Techniques in ransomware explained

New technique in ransomware explained

RansomRansomware is malicious software that attempts to extort money out of unsuspecting users, normally by locking them out of their machines. This isn’t the first time (or even the second) that we’ve seen such malware in the last few months, but lately there has been a trend of a more sinister type of ransomware.

Instead of simply employing tricks to lock you out of your computer, crypto-ransomware holds your files (documents, photos, music, movies, etc.) hostage by encrypting them. This makes remediation a lot more difficult than just removing the malicious infection, as your files also need to be decrypted.

Last week, SophosLabs saw new ransomware samples employing this technique. On infection, the malware searches for specific types of files (using a list of over 110 file extensions; .doc, .jpg, .pdf, etc), encrypts them, and renames the now unreadable file with a .BLOCKAGE extension. The following ransom message is then displayed to the user:

All your personal files (photo, documents, databases) have been encrypted by a very strong cipher.
You can check this by yourself - just look for files in all folders.
There is no possibility to decrypt these files without a special decrypt program.
Nobody can help you - even don't try to find another method or tell anybody.
We can help you to solve this task: send your request on this e-mail:
Attach to message a full serial key shown below in this ('HOW TO DECRYPT FILES.TXT') file on desktop.
And remember: any harmful or bad words to our side will be a reason for ingoring your message and nothing will be done.
Only we can decrypt your files!

As all your files are being encrypted, the malware also calls home and transmits a copy of the serial key to one of their command-and-control servers.

The scary part here is that they aren’t lying when they say that only they can decrypt your files. In fact, the malware makes use of some nifty public-key cryptography which is the same “one-way” (asymmetric) encryption that lets you safely shop online and access online banking.

The malware generates a unique encryption key randomly every time it infects a computer, which it uses to encrypt your files (using the AES-256 “military grade” cipher algorithm). It then encrypts this using their public key.

The result of this becomes the unique serial key which is displayed to the user.

Unfortunately this means that only someone with their private key can decrypt the serial to get the key used to encrypt your files. To try and recover the private key required from just the public key alone (RSA 1024 bit) would most likely take millions of pounds of computation hardware and time and still probably wouldn’t be finished by the time I graduate from University (2 years’ time).

While the cryptography being used here to hold your family holiday photos/retro music collection/letters from your girlfriend to ransom is very sophisticated, further analysis of the malware itself reveals it to be not so smart. In fact, I would go as far to say the samples that I have seen are the work of an amateur malware author.

The majority of the malware code is not packed or protected in any form like I have come to expect from any sophisticated malware. Additionally, there are several very unique strings present that serve no real purpose – in particular the string “Graciliraptor!” seen in packet captures from some samples.

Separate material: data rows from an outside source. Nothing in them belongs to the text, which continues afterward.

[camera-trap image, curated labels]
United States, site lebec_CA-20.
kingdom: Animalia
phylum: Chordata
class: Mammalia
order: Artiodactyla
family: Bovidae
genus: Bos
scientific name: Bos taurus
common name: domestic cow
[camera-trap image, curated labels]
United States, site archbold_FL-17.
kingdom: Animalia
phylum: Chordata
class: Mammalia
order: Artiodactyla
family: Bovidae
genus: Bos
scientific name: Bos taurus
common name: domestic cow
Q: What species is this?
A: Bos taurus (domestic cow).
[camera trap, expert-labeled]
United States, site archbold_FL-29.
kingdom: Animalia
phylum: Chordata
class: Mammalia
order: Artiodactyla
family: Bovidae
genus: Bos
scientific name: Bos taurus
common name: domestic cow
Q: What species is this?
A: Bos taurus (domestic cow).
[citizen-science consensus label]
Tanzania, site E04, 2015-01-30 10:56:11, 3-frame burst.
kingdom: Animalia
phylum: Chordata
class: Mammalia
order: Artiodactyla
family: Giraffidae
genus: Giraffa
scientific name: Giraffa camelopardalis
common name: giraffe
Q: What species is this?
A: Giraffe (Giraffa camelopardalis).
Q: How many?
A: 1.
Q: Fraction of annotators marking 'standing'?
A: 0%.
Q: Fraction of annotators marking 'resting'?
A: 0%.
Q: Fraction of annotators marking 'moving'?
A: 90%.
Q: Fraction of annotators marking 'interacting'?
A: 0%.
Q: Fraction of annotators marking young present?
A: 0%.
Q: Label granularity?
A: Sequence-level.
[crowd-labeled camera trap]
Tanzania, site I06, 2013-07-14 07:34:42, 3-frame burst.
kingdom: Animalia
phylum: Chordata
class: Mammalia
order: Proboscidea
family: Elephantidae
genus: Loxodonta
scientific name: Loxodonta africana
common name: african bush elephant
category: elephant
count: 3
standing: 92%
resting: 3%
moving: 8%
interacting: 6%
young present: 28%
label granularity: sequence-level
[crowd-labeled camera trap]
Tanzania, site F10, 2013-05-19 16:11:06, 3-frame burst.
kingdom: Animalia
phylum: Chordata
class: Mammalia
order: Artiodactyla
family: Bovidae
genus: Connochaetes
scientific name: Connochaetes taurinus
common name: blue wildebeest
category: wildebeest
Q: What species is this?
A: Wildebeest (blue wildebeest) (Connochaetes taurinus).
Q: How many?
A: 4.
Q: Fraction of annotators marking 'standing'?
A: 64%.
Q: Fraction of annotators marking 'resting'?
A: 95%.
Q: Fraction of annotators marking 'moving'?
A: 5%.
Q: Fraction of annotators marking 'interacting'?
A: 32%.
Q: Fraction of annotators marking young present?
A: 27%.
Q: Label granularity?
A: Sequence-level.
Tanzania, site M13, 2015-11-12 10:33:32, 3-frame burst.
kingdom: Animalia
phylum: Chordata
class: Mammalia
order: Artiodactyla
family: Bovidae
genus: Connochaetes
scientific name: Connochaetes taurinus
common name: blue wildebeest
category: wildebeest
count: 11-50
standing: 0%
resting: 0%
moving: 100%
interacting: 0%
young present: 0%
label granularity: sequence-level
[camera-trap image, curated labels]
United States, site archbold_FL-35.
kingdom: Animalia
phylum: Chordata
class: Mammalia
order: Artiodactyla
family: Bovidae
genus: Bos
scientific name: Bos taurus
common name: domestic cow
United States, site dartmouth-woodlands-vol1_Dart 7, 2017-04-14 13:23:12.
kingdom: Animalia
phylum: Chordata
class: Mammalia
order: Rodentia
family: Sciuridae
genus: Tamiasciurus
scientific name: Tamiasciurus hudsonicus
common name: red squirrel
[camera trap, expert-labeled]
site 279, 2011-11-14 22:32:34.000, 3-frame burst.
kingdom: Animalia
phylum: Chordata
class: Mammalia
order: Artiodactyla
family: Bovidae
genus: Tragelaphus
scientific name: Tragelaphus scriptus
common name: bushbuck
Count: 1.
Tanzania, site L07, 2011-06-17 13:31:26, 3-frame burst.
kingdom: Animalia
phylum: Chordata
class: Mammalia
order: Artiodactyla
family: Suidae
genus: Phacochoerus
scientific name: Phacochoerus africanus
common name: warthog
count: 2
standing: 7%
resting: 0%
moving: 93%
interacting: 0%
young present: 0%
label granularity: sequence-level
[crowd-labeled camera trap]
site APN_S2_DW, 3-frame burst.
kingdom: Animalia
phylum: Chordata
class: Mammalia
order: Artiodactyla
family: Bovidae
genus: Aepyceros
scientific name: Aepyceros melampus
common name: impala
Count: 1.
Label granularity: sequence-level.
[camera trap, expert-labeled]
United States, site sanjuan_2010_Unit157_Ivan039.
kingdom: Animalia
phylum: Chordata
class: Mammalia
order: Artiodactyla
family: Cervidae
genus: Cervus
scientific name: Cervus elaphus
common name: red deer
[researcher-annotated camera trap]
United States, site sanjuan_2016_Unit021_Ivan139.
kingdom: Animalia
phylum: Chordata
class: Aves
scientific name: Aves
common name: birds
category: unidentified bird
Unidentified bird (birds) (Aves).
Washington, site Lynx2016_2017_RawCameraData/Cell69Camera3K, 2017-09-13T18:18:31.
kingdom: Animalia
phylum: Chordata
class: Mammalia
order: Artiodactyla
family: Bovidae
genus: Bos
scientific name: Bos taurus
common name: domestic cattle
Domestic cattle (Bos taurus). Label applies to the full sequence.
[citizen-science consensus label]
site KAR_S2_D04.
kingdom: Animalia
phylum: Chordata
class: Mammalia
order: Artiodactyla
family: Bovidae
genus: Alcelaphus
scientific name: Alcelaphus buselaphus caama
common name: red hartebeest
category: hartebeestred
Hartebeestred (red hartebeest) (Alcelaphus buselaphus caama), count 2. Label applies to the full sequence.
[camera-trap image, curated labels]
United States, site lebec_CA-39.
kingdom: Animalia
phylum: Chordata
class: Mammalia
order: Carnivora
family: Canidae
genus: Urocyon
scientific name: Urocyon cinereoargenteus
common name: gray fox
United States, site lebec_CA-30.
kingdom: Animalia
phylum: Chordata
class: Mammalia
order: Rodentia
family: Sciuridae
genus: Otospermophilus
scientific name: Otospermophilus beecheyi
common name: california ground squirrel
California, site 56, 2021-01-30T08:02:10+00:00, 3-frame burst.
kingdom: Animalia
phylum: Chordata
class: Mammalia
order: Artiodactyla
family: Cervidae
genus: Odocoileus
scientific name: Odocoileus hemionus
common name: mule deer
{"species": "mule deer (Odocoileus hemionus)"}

Perhaps this is the author’s online persona, or a graffiti-esque ‘tag’ taken from the name given to a genus of theropod dinosaur from the early Cretaceous Period, meaning “graceful thief”. Either way, it makes detection of these malware samples a lot easier!

So the really worrying part here is that if this is indeed the work of a malware author wannabe, they have been able take advantage of some very clever crypto to wreak havoc on your system.

They do not even need to code these algorithms themselves; they can just use the crypto libraries (Microsoft Cryptographic API or equivalent) already present on your computer!

Paying the ransom is not recommended, and doesn’t even guarantee you will get your files decrypted. To me, this only emphasises the importance of having up-to-date anti-virus, and regular backups of important documents – just in case.